Коммин же, присутствовавший там со своим королём, утверждал:
– Само сражение длилось всего четверть часа.
Обе стороны сражались с героической отвагой. Оказавшись в опасной ситуации на поле боя, Франческо Гонзага воззвал к Богу и Богоматери, пообещав в случае спасения воздвигнуть в честь Мадонны новую церковь. Маркиз проявил чудеса храбрости, и под ним были убиты три лошади. Но личные подвиги не могли искупить недостаток у него полководческого мастерства. В то время, как Франческо Гонзага был вовлечён в отчаянную рукопашную схватку с врагом, большая часть его резерва оставалась бездействующей на берегах реки Таро, а стратиоты были заняты разграблением французского лагеря. В результате, несмотря на численное превосходство, ряды итальянцев были сломлены, и многие наёмники в замешательстве бежали в сторону Пармы, в то время как французам удалось форсировать реку, и рано утром во вторник они продолжили свой марш по Ломбардской равнине. На следующий день после битвы Франческо Гонзага отметил в письме к жене, что если бы только другие сражались так, как он и его солдаты, победа была бы полной, и сожалел о неповиновении и трусости наёмников, которые сначала разграбили лагерь врага, а затем бежали, хотя никто их не преследовал.
– Эти вещи, – добавляет он, – причинили мне величайшее горе, которое я когда-либо знал.
В ответ Изабелла нежно упрекнула мужа:
– Но зачем так безрассудно рисковать своей жизнью, мессир? Лучше не сражайтесь, а просто командуйте, как сеньор Лодовико!

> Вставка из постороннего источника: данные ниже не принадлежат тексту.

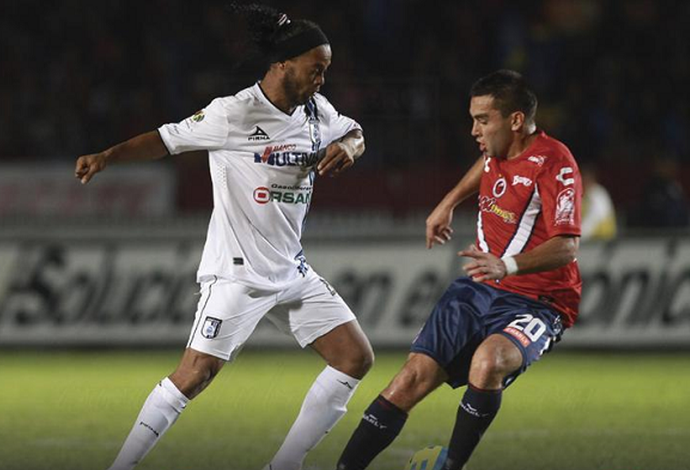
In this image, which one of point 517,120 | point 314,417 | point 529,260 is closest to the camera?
point 529,260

Однако это было не в характере маркиза. В свой черёд, от поздравлений Лодовико, который не мог простить свояку того, что тот позволил французам беспрепятственно продолжать свой путь, веяло холодом. Франческо сухо ответил, что если бы он проявил трусость, то сейчас был бы мертвецом. Только братья Сансеверино попытались преследовать Карла VIII со своей лёгкой кавалерией, но у них было слишком мало сил, чтобы нанести врагу серьёзный урон. Таким образом, 8 июля 1495 года французский король и его обессиленная армия благополучно достигли Асти.

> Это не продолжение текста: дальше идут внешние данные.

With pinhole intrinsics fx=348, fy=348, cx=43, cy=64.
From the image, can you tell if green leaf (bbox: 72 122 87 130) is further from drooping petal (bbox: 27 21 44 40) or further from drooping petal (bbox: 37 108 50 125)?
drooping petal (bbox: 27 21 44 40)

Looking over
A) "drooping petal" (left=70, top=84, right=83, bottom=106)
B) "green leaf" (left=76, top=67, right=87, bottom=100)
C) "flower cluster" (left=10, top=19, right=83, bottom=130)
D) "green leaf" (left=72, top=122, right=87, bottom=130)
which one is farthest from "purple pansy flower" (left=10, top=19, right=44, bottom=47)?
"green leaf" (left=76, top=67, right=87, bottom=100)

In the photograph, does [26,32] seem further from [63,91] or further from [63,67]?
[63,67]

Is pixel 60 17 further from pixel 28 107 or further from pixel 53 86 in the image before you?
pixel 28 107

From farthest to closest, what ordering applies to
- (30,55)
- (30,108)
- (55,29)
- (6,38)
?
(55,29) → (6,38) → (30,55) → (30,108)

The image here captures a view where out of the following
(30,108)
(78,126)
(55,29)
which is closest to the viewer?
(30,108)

Но, поскольку лагерь и багаж остались в руках союзников, итальянцы заявили о победе. Венецианцы отпраздновали свой триумф публичными ликованиями и иллюминациями на площади Сан-Марко и вознесли хвалу своему храброму капитану Франческо Гонзага. В Милане и в Мантуе было тоже великое ликование, а поэты и художники воздавали честь победителям: скульптор Бартоло Тальпа отлил медаль с изображением маркиза Мантуи, а художник Мантенья написал «Мадонну делла Виттория», украсившую в 1496 году церковь Санта-Мария делла Витториа, построенную в Мантуе по обету маркиза. (Интересно, что Изабелла отказалась позировать вместе с мужем для этого полотна, так как ей не понравился собственный портрет, написанный ранее Андреа Мантеньей).